Chaque cas a un nom et une histoire. Ainsi, par exemple, l’arrestation de Mohammed Amar Hussan Nofal, 16 ans, qui a été incarcéré avec 65 autres personnes de son village, Jayyous, le 18 février 2009. D’après son témoignage, il a d’abord subi deux heures et demie d’interrogatoire dans l’école de son village.
"Ils m’ont demandé si j’avais participé aux manifestations, mais j’ai tenté de le nier. Alors, ils m’ont demandé pourquoi j’avais lancé un cocktail Molotov sur eux. Je leur ai dit que ce n’était pas vrai, ce qui est exact. Mes parents étaient sur place et ont vu ce qui s’est passé. Ils peuvent le confirmer, je n’ai jamais lancé de cocktail Molotov.
Après avoir été battu pour avoir refusé de se faire prendre en photo avec un document comportant des chiffres et un texte en hébreu, Nofal était envoyé à Kedumim où il était encore interrogé pendant plusieurs heures.
Au cours de l’interrogatoire, le capitaine Faisal (le pseudonyme d’un agent des services secrets) a cherché à le recruter comme collaborateur.
"Le capitaine a menacé d’arrêter mes parents et toute ma famille si je ne collaborais pas avec eux. J’ai répondu qu’ils pouvaient arrêter ma famille quand ils voulaient, mais que ce serait pire si je devenais leur collaborateur. Il a alors répondu qu’ils pourraient confisquer à ma famille les laissez-passer qui leur permettaient d’aller ramasser les olives".

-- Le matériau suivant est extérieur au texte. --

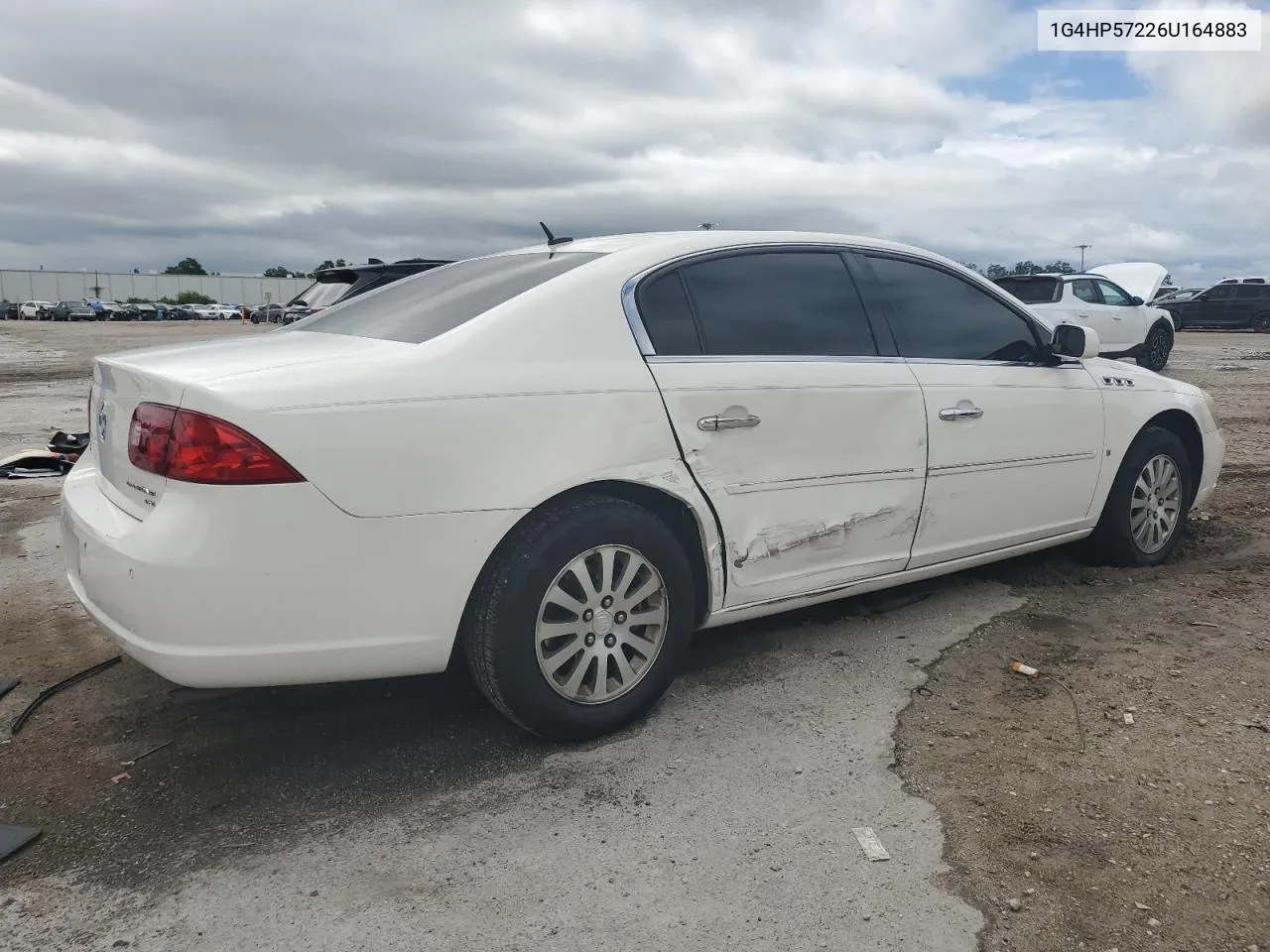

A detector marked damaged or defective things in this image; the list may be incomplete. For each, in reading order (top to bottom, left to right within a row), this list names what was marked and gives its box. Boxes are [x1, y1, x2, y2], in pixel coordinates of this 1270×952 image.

damaged vehicle [64, 230, 1222, 746]
damaged vehicle [992, 266, 1183, 373]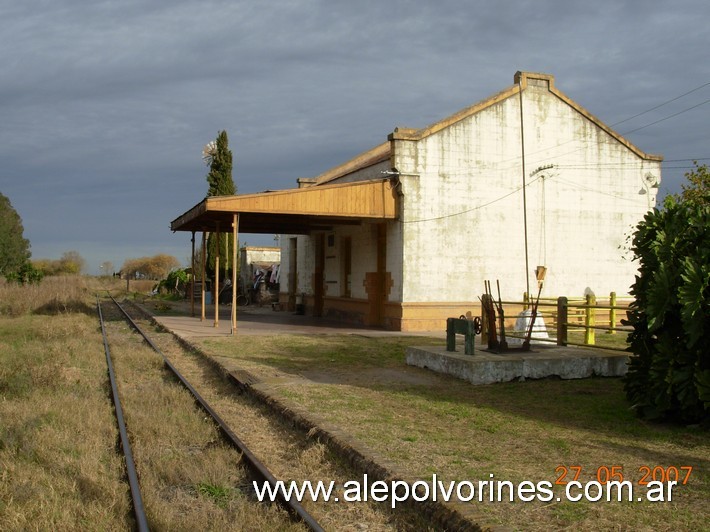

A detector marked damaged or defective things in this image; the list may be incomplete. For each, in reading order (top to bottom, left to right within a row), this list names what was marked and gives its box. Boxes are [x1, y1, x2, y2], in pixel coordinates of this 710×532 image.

rusty railway track [98, 296, 326, 532]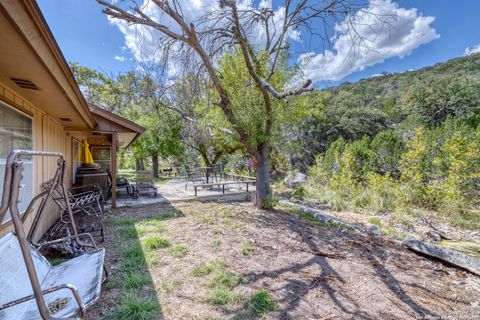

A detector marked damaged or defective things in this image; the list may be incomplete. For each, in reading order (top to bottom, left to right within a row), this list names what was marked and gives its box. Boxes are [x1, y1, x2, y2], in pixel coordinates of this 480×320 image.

Le seul crime qu’ait commis Nofal a été de protester contre l’expropriation de ses terres ancestrales. Il a passé trois mois en prison, au cours desquels l’administration civile avait décidé de punir également sa famille en refusant de renouveler leur autorisation de travailler en Israël. Comparée à ce que subissent Nofal et des milliers d’autres Palestiniens, la peine de Kobi Snitz est, certes, légère. Mais son geste a valeur de symbole, non pas seulement à cause de sa solidarité avec ses camarades Palestiniens mais aussi parce que, comme des milliers de Palestiniens, il a choisi de suivre l’exemple d’Henry David Thoreau et de commettre des actes de désobéissance civile pour marquer son opposition à la politique immorale d’Israël et à l’oppression de tout un peuple.
Le problème, c’est que le monde extérieur n’est pas au courant de ces actes de résistance. Si on cherche sur Google : "Palestinian violence", on a 86.000 résultats, alors qu’il n’y en a que 47 pour les mots-clés : “Palestinian civil disobedience”– même si cela fait maintenant plusieurs années que les Palestiniens se livrent tous les jours à des actes de désobéissance civile contre l’occupation israélienne.
Thoreau, aurait, je pense, été fier de Nofal, Snitz et de leurs camarades de lutte. Il est capital que les médias et la communauté internationale reconnaissent également leur héroïsme.